* Given request A *
Answer these questions using the article on tourism in the Tibetan Himalayas:
(i) According to a Chinese government mouthpiece, how many people from the plains visited the high mountains last year?
(ii) What did the Tibetans believe the Himalayas were?
(iii) On what day did the disaster with the tourists begin?

Mass Tourism from mainland leading to unfortunate accidents in snowy region
By Anjan Roy
The Chinese authorities are behaving in an extremely insensitive manner and destroying the Himalayan ecology while at the same time putting people at the risk of a frozen death.
A Chinese government mouthpiece had proudly announced that last year more than half a million people from the plains had visited the high mountains. This would leave an indelible footprint of mass tourism on the Himalayas.
One notices that with development and much greater financial muscle, China is able to undertake ambitious projects. But unfortunately whatever China does has an element of obscene show of newly acquired money and might and lacks the fineness of a mature country.
Its moves in the Himalayan mountains are damaging to the ecology of these great mountains. The attempt to build a dam upstream reaches of the river Brahmaputra is one to cite, which would affect the entire course of the river including its lower reaches. In case of allowing tours in the high mountains, China has been equally unconcerned about the deleterious implications.
Historically, the Tibetans had been very cautious in allowing people in the high mountains, let alone opening up the highest peak on earth to submitters. The Tibetans believed the Himalayas were seats of Gods and Goddesses and forbade making trips to the peaks.
All that has changed since Chinese took control of Tibet and the high Himalayas and pursued their crass developmental attitude. They also wanted to swamp the Tibetans plateau with Han Chinese to wipe out the quaint and centuries old Tibetans history and culture, including their reverence for the Himalayas.
China’s crass tourism bid in the Tibetan Himalayas were now reaping their bitter harvest.
China’s crass tourism policy in the Tibetan Himalayas have led to unfortunate developments in the v recent days. No less than 300 people were reported to have been caught in a snow blizzard in the eastern slopes of Mount Everest and rescue efforts are on. However, already there have been several deaths and many more are suffering from hypothermia.
The disaster with the tourists began last Saturday when the snows started falling. Some of the video clips show the drift of snows on the slopes from inside a tent and it was clearly visible how the snows were rising over the land outside the tent windows.
Even on Monday there were reports of another some 200 were stranded in the slopes above 16,000 feet. Mountaineering gadgets and high tech devises came to no use in the bitter cold and storms in the high slopes.
Many of the tourists have said that the temperatures had gone down too low and it was stormy they could not get a wink of sleep even inside their tents. The tourists had got soaked as well as cold, and many started showing signs of hypothermia.
As a huge number of tourists hovered into the Himalayas in the Chinese festival period around October 1, they had started trekking in the upper reaches in the eastern slopes in Tibet.

* Records for this task *
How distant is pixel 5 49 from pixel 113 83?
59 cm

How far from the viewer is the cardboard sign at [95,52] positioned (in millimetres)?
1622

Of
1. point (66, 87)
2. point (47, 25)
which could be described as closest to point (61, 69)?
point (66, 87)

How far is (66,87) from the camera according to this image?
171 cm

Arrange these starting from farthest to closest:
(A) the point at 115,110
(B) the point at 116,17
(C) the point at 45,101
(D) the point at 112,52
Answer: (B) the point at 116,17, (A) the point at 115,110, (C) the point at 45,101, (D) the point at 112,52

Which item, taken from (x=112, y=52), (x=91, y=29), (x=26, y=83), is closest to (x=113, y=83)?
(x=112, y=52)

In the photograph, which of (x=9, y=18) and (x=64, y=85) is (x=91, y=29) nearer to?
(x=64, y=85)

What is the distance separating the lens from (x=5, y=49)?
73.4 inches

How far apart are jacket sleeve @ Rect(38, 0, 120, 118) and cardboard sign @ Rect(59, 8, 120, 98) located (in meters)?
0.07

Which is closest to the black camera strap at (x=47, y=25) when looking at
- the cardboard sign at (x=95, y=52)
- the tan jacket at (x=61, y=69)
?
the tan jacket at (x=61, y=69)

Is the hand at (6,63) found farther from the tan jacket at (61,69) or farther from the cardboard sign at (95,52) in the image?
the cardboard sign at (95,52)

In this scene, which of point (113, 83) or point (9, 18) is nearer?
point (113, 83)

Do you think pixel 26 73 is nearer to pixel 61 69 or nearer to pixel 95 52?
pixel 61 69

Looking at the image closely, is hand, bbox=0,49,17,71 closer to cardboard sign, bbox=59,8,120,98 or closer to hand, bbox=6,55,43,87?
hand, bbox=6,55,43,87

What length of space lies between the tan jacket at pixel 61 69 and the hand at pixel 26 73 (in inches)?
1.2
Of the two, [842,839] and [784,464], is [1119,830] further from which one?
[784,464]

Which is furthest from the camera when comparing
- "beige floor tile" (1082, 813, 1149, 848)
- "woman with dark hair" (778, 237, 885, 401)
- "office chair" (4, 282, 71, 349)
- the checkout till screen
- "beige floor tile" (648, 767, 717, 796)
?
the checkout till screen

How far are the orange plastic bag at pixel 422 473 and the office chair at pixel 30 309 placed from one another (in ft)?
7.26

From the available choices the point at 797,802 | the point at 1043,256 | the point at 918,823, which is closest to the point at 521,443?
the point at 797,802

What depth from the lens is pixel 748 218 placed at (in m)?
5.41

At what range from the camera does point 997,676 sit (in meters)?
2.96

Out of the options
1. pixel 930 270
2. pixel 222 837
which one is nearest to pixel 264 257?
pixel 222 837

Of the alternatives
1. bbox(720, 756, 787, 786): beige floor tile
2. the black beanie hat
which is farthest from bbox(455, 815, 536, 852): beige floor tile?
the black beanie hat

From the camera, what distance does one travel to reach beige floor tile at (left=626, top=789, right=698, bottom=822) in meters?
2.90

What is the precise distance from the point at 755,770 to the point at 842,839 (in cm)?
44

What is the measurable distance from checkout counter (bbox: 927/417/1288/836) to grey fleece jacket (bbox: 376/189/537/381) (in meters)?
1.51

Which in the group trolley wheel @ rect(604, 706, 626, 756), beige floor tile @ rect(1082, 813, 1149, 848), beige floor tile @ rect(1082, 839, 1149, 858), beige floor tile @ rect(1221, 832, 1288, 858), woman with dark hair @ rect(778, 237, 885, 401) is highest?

* Given request B *
Output the records verbatim, from the line containing "At what range" through the end of the records, including both ends.

* Expected output A *
(i) More than half a million people.
(ii) Seats of Gods and Goddesses.
(iii) Last Saturday.

* Expected output B *
At what range from the camera does point 997,676 sit (in meters)?
2.96

Out of the options
1. pixel 930 270
2. pixel 222 837
which one is nearest to pixel 264 257?
pixel 222 837

Of the alternatives
1. bbox(720, 756, 787, 786): beige floor tile
2. the black beanie hat
which is farthest from bbox(455, 815, 536, 852): beige floor tile?
the black beanie hat

From the camera, what distance does one travel to reach beige floor tile at (left=626, top=789, right=698, bottom=822) in meters?
2.90

What is the precise distance from the point at 755,770 to the point at 842,839 (in cm)?
44

What is the measurable distance from checkout counter (bbox: 927/417/1288/836) to grey fleece jacket (bbox: 376/189/537/381) (in meters)?
1.51

Which in the group trolley wheel @ rect(604, 706, 626, 756), beige floor tile @ rect(1082, 813, 1149, 848), beige floor tile @ rect(1082, 839, 1149, 858), beige floor tile @ rect(1221, 832, 1288, 858), woman with dark hair @ rect(778, 237, 885, 401) is highest?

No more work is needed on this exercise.